Another aspect of life which had similarities all over the Island (and the whole West Indies for that matter) was school. In the country, children started wearing uniforms in the middle grade. In the City, they started at 5 yrs. Every school had its own colour. Girls always wore white blouses, but in different schools, they had different coloured skirts, like navy, black, maroon etc. Boys tended to wear khaki shorts and shirts.

All had exams once a year and were based on the British system. Some of the teachers were British. School books were printed in Britain, but only for use in the West Indies. Even Geography was British, as was History. Everything was "just British".

The children had to stand up for 'God Save the Queen'. On the Queens birthday they had parties with biscuits and so on. Parents would come to the school and the children were all turned out well in clean skirts, white blouses and red ties, boys in smart shorts and skirts. They even had Empire Day, when everybody dressed up to sing the anthem, while the scouts, guides and brownies were on parade to raise the Union Jack. Children got free toffees and other treats on these days, at the Queens Coronation they all got a commemorative tin of toffee.

The children may have had plenty to say during when not at home, but at home they were seen, not heard, They couldn't speak at all when there were visitors in the house they were taught to look up to and look after their elders.

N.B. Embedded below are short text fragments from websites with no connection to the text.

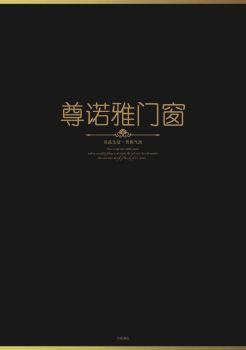 尊诺雅门窗电子画册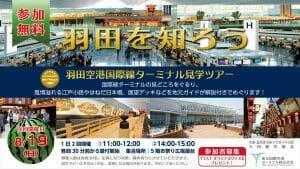 「羽田を知ろう」羽田空港が国際線ターミナル見学ツアーを開催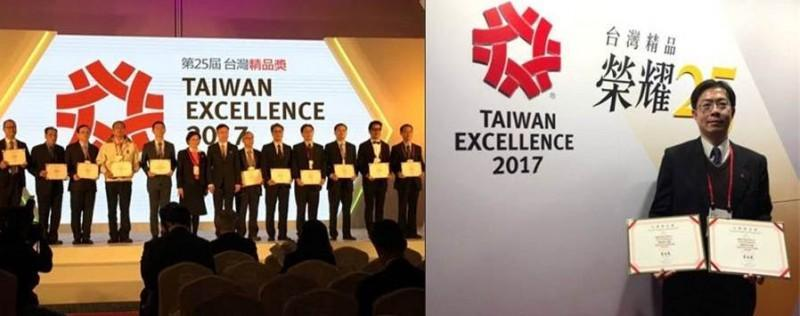 Thecus(R)樺賦科技榮獲邀請參加台灣精品獎頒獎典禮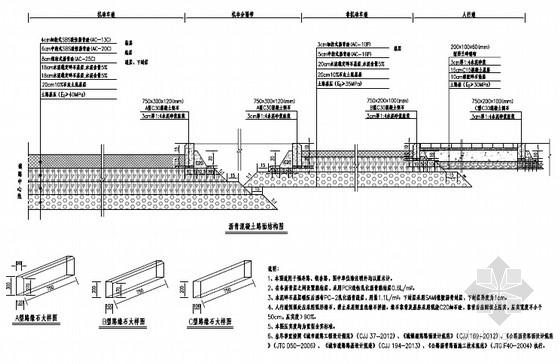 [安徽]城市主干路道路工程全套施工图设计138张(交通 照明 排水)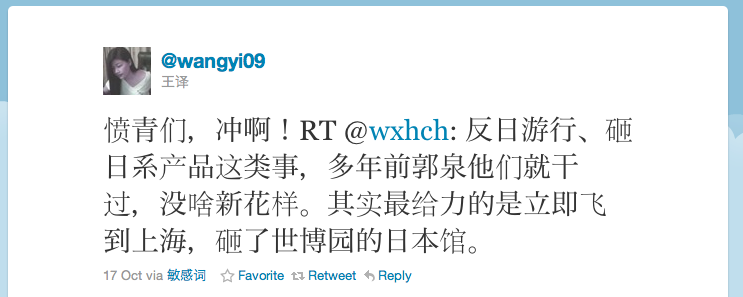 The Tweet that landed Cheng Jianping in Jail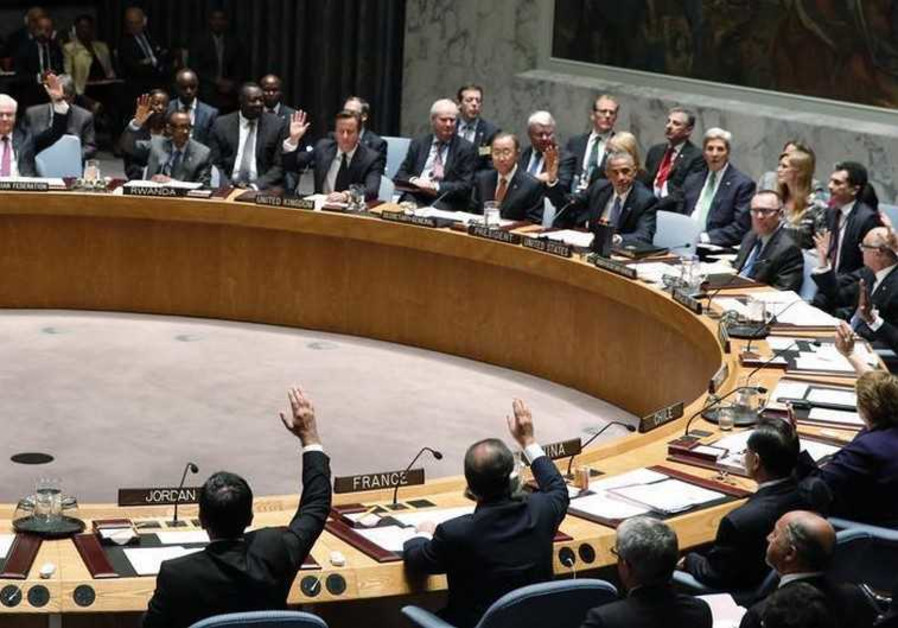 Meeting of the UN Security Council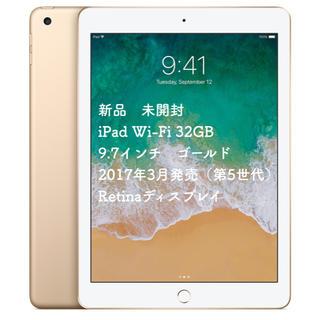 iPad - ✨ 新品 未開封✨iPad Wi-Fiモデル 32GB  ゴールド✨送料込✨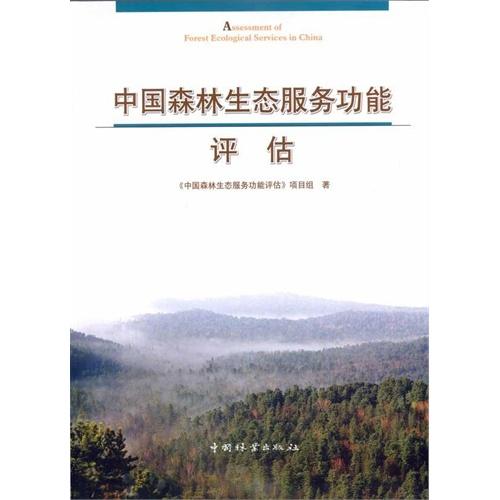 中国森林生��务功能评估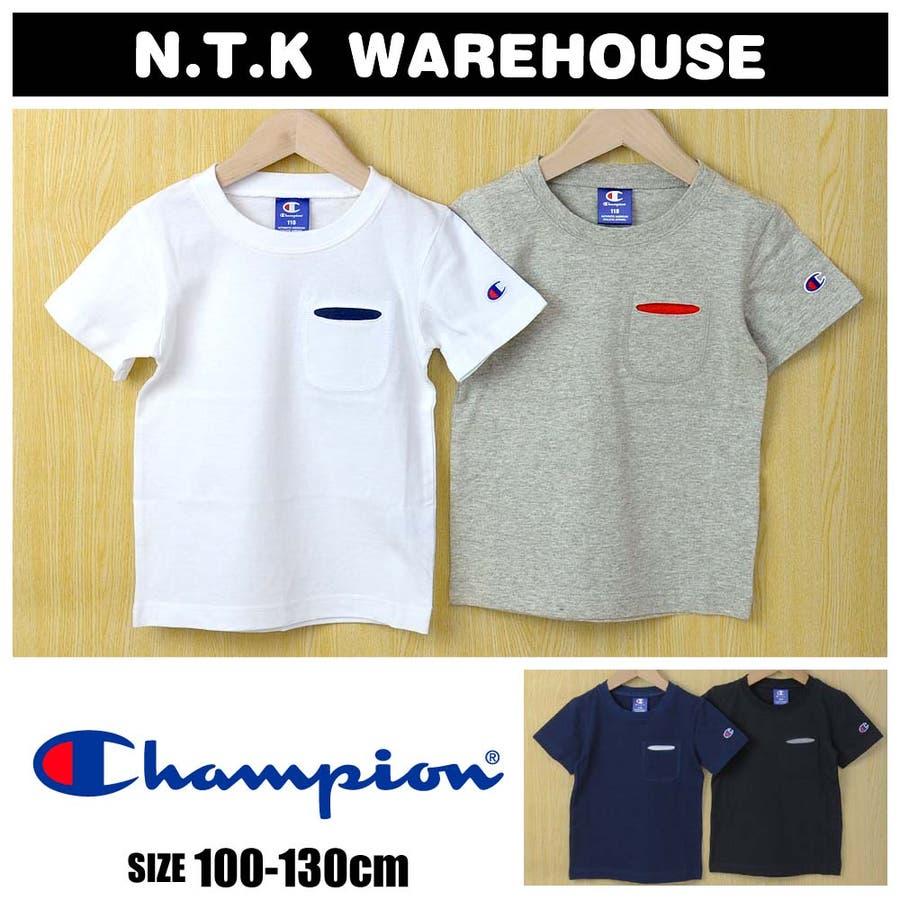 SNSで大人気! 作 CHAMPION チャンピオン Tシャツ 半袖 子供服 男の子 女の子 FCE7020 明白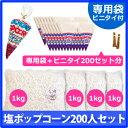 [完成品]ポップコーン塩味200人セット 専用袋付【塩[約120L]4kg(1kg×4)三角袋(青)モールタイ200セット付】[こ…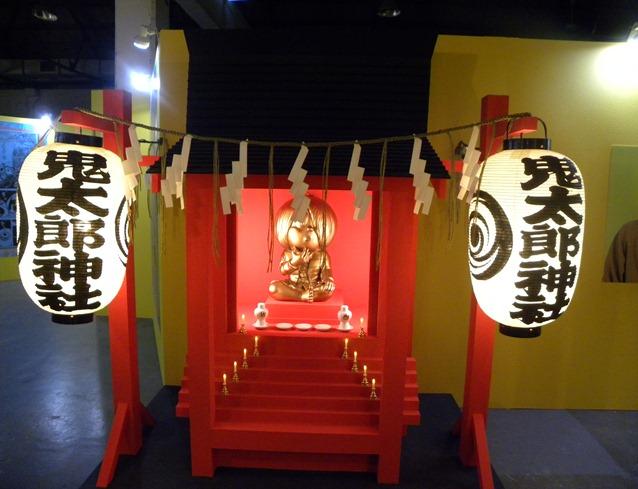 27鬼太郎神社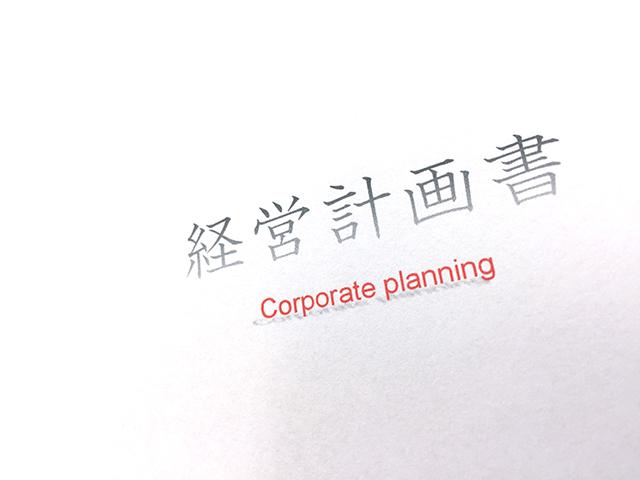 事業計画を立ててみよう- 想いを数字に落としてみる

These are old values, where the whole family is seen as one unit. Even more than this, whether in town or country each neighbour was the others keeper. Everybody helped each other out. The doors were never shut and women could go out shopping for a whole day without worrying about the house. Neighbours would care for each others children as they would their own.

Perhaps the 'Nancy Stories' have something to do with these old values. 'Nancy's' are little spiders and the term 'Nancy came to be used for little things in general. The stories have morals centring on tiny animals which, in the stories, are said to be able to speak and have feelings. Yet the morals can be easily transferred to human beings.

For example - a big boy is throwing stones at a tiny frog. The boy doesn't know the frog can talk and feel. If the boy would just listen he might hear the frog saying - "What is joke to you, is death to me".

You can draw your own conclusions, but. the Nancy story seems to make a comment on the way the world is run. It appears that the rich and powerful don't listen to the ordinary "little" people. They seem to have little value. Yet, as our story shows, their appreciation of life and each other can be worthwhile to us' all. If people would only listen.

LAST WORDS

Having shared a small part of my childhood, I will now share some of my thoughts. After living in this country for thirty-six years I have become part of a multi-racial society. If only people could learn to share their lives and cultures, a peaceful, loving, beautiful community would be ours in the future.